Старую, с облупившейся краской, дверь открыл невысокий человек, которого Колапушин даже не смог толком рассмотреть в полутьме.

— Простите, я к Алексею Львовичу.

— Это я, проходите, пожалуйста.

— Я наверное поздно?..

— Ну что вы? Я очень поздно ложусь. Проходите сюда.

Оказывается, для того чтобы попасть в комнату Луконина, нужно было сначала пройти через обшарпанную коммунальную кухню со старыми наверное ещё довоенными столами и такими же досчатыми полками. Под грязным потолком висела голая лампочка; это её слабый свет и пробивался на лестницу через небольшое окошко. Других окон в кухне не было — похоже лампочка горела здесь и днём и ночью.

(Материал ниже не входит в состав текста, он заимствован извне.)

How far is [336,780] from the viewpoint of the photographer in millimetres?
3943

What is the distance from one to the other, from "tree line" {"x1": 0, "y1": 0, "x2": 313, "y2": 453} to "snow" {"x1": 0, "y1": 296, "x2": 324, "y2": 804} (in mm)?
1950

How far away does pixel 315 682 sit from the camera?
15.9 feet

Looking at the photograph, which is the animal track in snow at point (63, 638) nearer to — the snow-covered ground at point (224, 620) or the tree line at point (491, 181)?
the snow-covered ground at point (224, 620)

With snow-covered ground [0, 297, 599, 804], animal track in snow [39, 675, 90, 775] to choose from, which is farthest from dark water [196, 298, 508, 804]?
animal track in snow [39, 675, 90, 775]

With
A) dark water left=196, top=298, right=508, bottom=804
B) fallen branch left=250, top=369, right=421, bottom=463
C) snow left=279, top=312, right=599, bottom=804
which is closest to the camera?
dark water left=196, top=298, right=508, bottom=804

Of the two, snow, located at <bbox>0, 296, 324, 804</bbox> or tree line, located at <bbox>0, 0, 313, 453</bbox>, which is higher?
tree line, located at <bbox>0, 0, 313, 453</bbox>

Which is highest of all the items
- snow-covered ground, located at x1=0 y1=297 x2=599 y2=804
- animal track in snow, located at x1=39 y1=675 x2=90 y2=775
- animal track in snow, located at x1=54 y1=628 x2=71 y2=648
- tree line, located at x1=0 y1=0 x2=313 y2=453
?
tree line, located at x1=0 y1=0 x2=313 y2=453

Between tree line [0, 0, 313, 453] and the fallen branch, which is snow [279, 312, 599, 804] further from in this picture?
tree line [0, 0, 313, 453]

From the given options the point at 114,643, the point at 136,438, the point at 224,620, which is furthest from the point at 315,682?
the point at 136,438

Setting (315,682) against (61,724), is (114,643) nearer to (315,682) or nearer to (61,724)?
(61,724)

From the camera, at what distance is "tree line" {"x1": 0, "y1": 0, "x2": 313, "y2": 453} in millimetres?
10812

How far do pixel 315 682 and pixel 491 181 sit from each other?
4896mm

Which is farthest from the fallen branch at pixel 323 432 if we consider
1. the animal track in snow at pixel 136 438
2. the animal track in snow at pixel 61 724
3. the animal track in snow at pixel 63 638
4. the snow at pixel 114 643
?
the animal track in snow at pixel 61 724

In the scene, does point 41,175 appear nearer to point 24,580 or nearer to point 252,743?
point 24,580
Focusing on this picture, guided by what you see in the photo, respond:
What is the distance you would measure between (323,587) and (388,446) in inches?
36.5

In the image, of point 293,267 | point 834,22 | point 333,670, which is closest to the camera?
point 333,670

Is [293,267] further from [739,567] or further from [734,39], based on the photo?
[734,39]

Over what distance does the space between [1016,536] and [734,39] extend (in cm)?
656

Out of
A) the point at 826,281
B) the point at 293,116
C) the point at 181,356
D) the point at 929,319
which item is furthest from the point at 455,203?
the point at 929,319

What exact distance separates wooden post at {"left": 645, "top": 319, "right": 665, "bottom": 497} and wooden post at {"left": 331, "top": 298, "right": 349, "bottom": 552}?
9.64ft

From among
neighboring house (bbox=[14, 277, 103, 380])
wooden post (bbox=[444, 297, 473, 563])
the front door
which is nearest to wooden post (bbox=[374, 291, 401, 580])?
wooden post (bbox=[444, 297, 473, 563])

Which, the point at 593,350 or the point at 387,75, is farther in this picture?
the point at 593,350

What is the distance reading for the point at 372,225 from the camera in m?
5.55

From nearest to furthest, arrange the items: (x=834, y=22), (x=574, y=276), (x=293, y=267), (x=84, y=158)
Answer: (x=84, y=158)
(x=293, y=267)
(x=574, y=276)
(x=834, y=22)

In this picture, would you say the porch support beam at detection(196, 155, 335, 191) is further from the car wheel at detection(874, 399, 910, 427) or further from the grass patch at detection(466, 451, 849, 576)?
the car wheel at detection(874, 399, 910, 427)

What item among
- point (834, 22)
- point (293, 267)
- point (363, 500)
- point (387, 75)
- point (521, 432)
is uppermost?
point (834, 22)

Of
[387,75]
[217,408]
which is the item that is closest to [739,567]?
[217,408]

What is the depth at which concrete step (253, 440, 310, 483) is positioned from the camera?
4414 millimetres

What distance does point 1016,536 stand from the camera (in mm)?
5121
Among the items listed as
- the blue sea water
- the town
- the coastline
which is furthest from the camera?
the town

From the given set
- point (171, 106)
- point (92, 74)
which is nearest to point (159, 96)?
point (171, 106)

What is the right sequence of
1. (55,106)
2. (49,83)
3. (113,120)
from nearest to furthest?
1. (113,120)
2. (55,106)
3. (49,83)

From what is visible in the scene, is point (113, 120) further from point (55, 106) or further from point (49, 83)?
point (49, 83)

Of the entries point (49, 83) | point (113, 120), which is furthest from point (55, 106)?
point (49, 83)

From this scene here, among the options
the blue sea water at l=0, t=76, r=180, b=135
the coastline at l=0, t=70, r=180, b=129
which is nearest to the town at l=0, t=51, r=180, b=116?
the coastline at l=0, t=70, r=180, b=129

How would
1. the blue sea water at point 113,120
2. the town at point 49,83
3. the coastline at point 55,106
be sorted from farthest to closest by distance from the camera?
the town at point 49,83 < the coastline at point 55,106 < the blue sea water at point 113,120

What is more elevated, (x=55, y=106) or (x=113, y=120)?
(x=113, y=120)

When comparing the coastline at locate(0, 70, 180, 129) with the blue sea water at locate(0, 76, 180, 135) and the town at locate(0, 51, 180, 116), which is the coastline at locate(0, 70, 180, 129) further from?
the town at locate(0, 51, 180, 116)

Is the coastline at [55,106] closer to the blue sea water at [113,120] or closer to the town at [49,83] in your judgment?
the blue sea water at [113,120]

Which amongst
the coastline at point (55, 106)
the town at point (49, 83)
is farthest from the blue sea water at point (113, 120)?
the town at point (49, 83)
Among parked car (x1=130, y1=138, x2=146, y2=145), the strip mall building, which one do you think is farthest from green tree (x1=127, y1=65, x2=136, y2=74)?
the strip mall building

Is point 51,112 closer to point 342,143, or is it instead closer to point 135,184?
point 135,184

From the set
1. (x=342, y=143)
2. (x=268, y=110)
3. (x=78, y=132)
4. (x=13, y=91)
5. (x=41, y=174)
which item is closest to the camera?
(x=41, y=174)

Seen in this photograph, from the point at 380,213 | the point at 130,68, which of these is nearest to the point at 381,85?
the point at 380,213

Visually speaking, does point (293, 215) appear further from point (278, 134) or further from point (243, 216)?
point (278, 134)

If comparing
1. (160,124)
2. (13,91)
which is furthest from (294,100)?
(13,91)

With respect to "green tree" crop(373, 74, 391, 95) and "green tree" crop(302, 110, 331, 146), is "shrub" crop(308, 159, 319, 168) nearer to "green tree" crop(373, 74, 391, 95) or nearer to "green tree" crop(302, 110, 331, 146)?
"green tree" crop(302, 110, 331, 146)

Вслед за Лукониным, Колапушин, через дверь, находящуюся в дальнем углу кухни, прошёл в комнату, разделённую, каким-то подобием большой прямоугольной арки, на две части. Под аркой была высокая ступенька, из-за чего пол комнаты находился на разных уровнях. В комнате горела пятирожковая старомодная люстра, но потолок в этом старинном доме находился так высоко, что света в комнате было маловато. Наверное поэтому на большом старинном письменном столе, покрытым вытертым зелёным сукном порванным на углу, горела, тоже старинная на вид, бронзовая настольная лампа с самодельным абажуром, сделанным из красивой плоской корзины, покрытой тёмным лаком. На столе стояли несколько, тоже старинных, безделушек, какие-то фотографии в старомодных рамках, да и вообще вся мебель в комнате была ещё наверное конца позапрошлого века: огромный дубовый буфет с витражами из цветных стёкол в массивных дверках, чёрное пианино, к передней деке которого были прикреплены два бронзовых подсвечника, обеденный стол с толстыми ножками, небольшой резной столик с мраморным бюстом красивой женщины у маленького окна. В углу комнаты виднелась большая кафельная печь с круглыми, бронзовыми вьюшками. Единственными более или менее современными предметами обстановки были несколько стульев и большое количество книжных полок, плотно забитых разнокалиберной, похоже специальной, литературой.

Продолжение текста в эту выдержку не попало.